I usually fly through the house. Always on one mission or another, I attempt warp speed on the longer stretches, especially the hallway. But every once in a while I pause to gaze at the photo gallery hung in the hall. It contains photographs of my two children, chronicling the time from when they were toddlers, small children, and teenagers, to more current photos of them as adults. A grandchild and son-in-law are included as well.

These are my favorite photos. There are no studio shots. These are the unguarded glances at the souls of my family: The smile that I seldom witnessed on the pensive one. The devilish look of a wicked sense of humor. The deep set eyes of one who is older than his years. It’s a place where I pause to feel close.

Sometimes I look at those toddlers and wonder where they went. What happened to that eight year old with the scraped and battered nose from a bad bike fall? Where is the munchkin munching popcorn on the porch? When did these handsome adults enter my life? Surely they’re not the same people as the wee ones. It’s a fleeting stolen moment, however, and I soon fire up the engines and attain warp speed again.

I love having adult children, even pseudo-adults. It’s so marvelous to see them come into their own place in the world. It’s even better to have an adult relationship with them.

Occasionally on Sundays the clan gathers at our house. All my chicks, the chick-in-law, and the grandchick converge for barbecue and a few cold drinks. Before they agree to come, the conversation usually starts with menu questions (as if they won’t come over if they don’t like what I’m serving). Then come the requests. “If we’re grilling, can you do ribs?” “Grandma, I really like sausage.” “Will you make potato salad?” Of course all requests are honored.

Such was a recent Sunday. There had been a few small chores to do and the extra hands and backs made the work go a lot easier. Everyone pitched in, even the smallest pair of hands among us. While the meat was cooking, we ensconced ourselves on the deck, teasing each other unmercifully and enjoying a perfectly beautiful day. With frequent trips to check progress at the barbecue pit and an occasional ball thrown for the dog to fetch, we passed the afternoon as everything a family should be.

The discussion led to wild stories of teenage years. Or I should say stories of the wild teenage years. It’s interesting to see both sides now that we’ve all passed through adolescence. Personally I am convinced (especially in the case of my daughter) that when she was thirteen, aliens came and took her away. In her place they left a monster that looked and sounded just like her but couldn’t possibly be my child. When she was seventeen, the aliens brought back my lovely daughter and took their monster away. It’s the only viable explanation. Of course she tells the same story about me.

I vocalized my contemplation of the chances of accomplishing the morning’s tasks, had they all still been teenagers. I remember it well. The asking, strongly requesting, demanding, pleading, demanding again, negotiating conditions, threatening and finally surrendering and doing it myself. We joked about just what it would have taken to get dirt hauled and the shed cleaned out ten years ago.
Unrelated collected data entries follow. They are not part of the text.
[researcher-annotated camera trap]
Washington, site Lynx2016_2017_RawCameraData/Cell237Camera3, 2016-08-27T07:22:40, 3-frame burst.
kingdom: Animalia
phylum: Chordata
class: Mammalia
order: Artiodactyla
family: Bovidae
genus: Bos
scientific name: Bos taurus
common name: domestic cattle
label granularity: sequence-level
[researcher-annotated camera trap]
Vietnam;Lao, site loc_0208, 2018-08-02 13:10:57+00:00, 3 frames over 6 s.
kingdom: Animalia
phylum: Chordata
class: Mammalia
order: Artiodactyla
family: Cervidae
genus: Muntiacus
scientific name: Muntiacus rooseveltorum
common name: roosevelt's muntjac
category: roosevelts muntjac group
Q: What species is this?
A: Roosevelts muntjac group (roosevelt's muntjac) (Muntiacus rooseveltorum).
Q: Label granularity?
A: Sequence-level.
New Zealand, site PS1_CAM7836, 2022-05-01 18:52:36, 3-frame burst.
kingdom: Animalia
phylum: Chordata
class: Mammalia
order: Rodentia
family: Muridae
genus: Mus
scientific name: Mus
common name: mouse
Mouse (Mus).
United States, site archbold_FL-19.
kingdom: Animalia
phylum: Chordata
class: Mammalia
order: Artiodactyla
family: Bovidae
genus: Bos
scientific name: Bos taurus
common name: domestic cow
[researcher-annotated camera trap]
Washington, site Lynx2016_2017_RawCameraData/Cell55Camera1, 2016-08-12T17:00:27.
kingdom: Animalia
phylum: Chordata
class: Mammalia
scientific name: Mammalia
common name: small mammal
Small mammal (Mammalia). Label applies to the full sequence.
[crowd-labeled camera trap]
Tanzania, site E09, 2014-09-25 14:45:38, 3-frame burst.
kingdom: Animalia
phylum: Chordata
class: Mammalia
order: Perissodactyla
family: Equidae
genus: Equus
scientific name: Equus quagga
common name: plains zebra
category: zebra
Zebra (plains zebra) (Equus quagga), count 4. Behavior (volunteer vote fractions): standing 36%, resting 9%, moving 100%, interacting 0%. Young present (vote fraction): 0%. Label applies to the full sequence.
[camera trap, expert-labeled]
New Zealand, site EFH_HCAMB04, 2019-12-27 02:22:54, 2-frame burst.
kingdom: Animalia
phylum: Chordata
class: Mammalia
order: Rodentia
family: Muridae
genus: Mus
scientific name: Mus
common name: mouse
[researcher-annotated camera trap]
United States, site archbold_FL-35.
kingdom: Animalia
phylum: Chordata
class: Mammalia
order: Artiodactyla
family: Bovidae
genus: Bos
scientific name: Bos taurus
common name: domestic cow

The conversation quickly turned outrageous and a new wave of laughter and teasing passed over us all.

I had been working on a couple of spring projects in the garden. One was a path at the front of the house. My son had helped dig out the three-foot-wide path. I had lined the sides with metal edging and had begun to haul the crushed granite in for fill.

My mate arose from the table first and, gathering shovel and wheelbarrow, he began hauling the rest of the granite to the path. I followed with the rake and began the task of smoothing out the granite. Then another pair of shoes started the process of tamping it down and making it the solid path it would become. Soon we were all stomping, even with the smallest shoes among us, and carrying on to a beat heard collectively.

It wasn’t a Hallmark moment. No card could convey the joy or silliness of the moment. It wasn’t a Kodak moment either. We probably looked like a bunch of fools who all stood in the same ant pile. This is the stuff memories are made of. This is what life is made of. I will not walk the path without thinking of this day.

Fully stuffed with barbecue and fully satisfied with our labors, we retired once again to the deck. I fell into the hammock with a five year old piled on top of me. We swung to the beat of a family bonding as I surveyed my chicks. The chick-in-law is especially nice. He is the other child I never had. The one I didn’t have to put braces on. The one I didn’t stay up all night with or waiting up for, but get to love nonetheless. He is one of life’s ‘little extras’…the true lagniappe.